**Problem statement:**
Write out every item below, word for word.

Records
○ ○ ○ ○ ○
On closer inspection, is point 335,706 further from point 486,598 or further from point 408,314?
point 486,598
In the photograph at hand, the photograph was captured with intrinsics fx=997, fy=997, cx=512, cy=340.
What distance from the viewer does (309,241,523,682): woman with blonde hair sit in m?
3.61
○ ○ ○ ○ ○
**Output:**
On closer inspection, is point 335,706 further from point 486,598 or further from point 408,314?
point 486,598
In the photograph at hand, the photograph was captured with intrinsics fx=997, fy=997, cx=512, cy=340.
What distance from the viewer does (309,241,523,682): woman with blonde hair sit in m?
3.61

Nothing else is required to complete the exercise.